Institutions internationales - Les « Neuf » et leurs difficultés - Sécurité collective en Afrique ? - Nouvelles perspectives pour le désarmement
Le 12 mai, les ministres de l’Agriculture des neuf membres de la Communauté ont réussi à trouver un accord sur les prix agricoles, mais, une nouvelle fois, au terme d’un véritable marathon. Leurs discussions ont mis en lumière la nécessité d’un renforcement de « l’Europe verte ». La France veut aligner en trois ans, par des dévaluations successives du franc vert, les prix agricoles français sur les prix communs. Mais cette opération n’a de sens que si elle n’est pas compromise par de nouvelles chutes du franc, et la tentative est d’autant plus délicate que le rattrapage rend cette défense de la monnaie difficile, puisqu’il est par nature inflationniste. Reste que si M. Barre gagne son pari, il se trouvera en meilleure position pour négocier à Bruxelles et orienter la politique agricole commune. Une fois de plus, la France a dû gaspiller sa force de persuasion sur des affaires circonstancielles et somme toute subalternes, en subissant les effets pervers du décalage entre ses prix agricoles et ceux des pays à monnaie forte. Rejoindre, au moins sur le terrain agricole, le camp des « forts » et retrouver ainsi une plus grande liberté de manœuvre ne sera pas superflu dans une Europe verte de moins en moins intégrée et, par là même, bien difficile à gérer. La Communauté, pour avoir voulu trop se hâter en limitant à cinq ans la période de transition, n’a pas encore « digéré » son passage de six à neuf. On le voit sur le plan agricole, où la Grande-Bretagne, par exemple, vit en état de dérogation quasi généralisée. Cette tendance ne pourra évidemment que s’accentuer en cas d’élargissement, les trois pays candidats ayant des économies agricoles encore teintées de sous-développement. Les aléas que comporte pour l’Europe verte la perspective de l’adhésion de la Grèce, du Portugal et de l’Espagne sont d’autant plus grands que les Neuf ne semblent pas, politiquement, capables de réaliser un rééquilibrage sérieux, ordonné et efficace de leur politique agricole au profit des régions méditerranéennes de l’actuelle Communauté.

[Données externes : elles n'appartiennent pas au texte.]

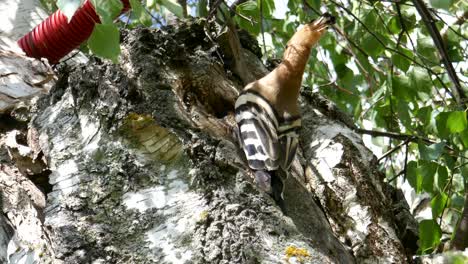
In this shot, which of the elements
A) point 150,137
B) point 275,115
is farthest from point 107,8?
point 275,115

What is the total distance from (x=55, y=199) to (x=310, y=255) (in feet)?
2.04

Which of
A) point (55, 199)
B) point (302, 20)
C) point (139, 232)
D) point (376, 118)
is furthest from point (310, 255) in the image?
point (302, 20)

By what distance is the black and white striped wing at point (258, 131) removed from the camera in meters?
1.86

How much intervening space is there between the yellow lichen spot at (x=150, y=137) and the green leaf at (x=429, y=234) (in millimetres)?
778

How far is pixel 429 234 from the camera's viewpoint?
1.99 m

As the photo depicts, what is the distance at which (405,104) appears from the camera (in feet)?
8.40

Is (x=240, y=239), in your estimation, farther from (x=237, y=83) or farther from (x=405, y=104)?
(x=405, y=104)

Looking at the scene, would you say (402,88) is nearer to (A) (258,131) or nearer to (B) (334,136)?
(B) (334,136)

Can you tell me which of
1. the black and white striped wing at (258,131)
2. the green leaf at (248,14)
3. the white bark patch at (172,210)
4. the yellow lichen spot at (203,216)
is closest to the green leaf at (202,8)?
the green leaf at (248,14)

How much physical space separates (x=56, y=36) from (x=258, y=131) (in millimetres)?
796

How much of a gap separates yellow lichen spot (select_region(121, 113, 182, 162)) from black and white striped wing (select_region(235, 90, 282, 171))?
24cm

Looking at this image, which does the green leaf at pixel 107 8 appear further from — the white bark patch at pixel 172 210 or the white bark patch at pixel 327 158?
the white bark patch at pixel 327 158

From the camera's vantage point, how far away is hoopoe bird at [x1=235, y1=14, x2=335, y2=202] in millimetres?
1824

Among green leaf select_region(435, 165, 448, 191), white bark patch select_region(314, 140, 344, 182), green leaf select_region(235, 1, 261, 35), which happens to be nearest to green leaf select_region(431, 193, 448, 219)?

C’est dans la perspective de cet élargissement que le Portugal vient de passer sous le contrôle du Fonds monétaire international. La Banque du Portugal va bénéficier d’un crédit de 57,35 millions de droits de tirage spéciaux (DTS), soit environ 50 millions de dollars. Mais le véritable « ballon d’oxygène » attendu par l’économie portugaise est le prêt de 750 millions de dollars accordé par un consortium international qui attendait le feu vert du FMI. Celui-ci l’a donné, mais le gouvernement portugais a dû accepter les recettes chirurgicales de cette institution, qui ne tient pas toujours compte des conditions spécifiques de chaque pays. Les mesures en cause – réduction considérable du crédit, augmentation importante du taux d’intérêt, dévaluation de la monnaie – devront, selon M. Soares lui-même, être appliquées avec « pondération » pour être supportables et efficaces. Il reste que l’ampleur de la crise et l’absence d’autres recours sérieux ne laissaient guère d’autre choix aux Portugais. Vie chère, hausse des prix rapide, taux d’inflation de près de 30 % en 1977, déficit de la balance des paiements de 1,5 milliard de dollars : le Portugal importe plus qu’il n’exporte, et c’est à une restructuration complète de son économie qu’il doit procéder s’il veut « relancer » la machine pour être en état de poser sa candidature au Marché commun. Quatre ans après la fin du salazarisme, le Portugal est ainsi passé, bon gré, mal gré, sous le contrôle des « hommes sans visage » du FMI.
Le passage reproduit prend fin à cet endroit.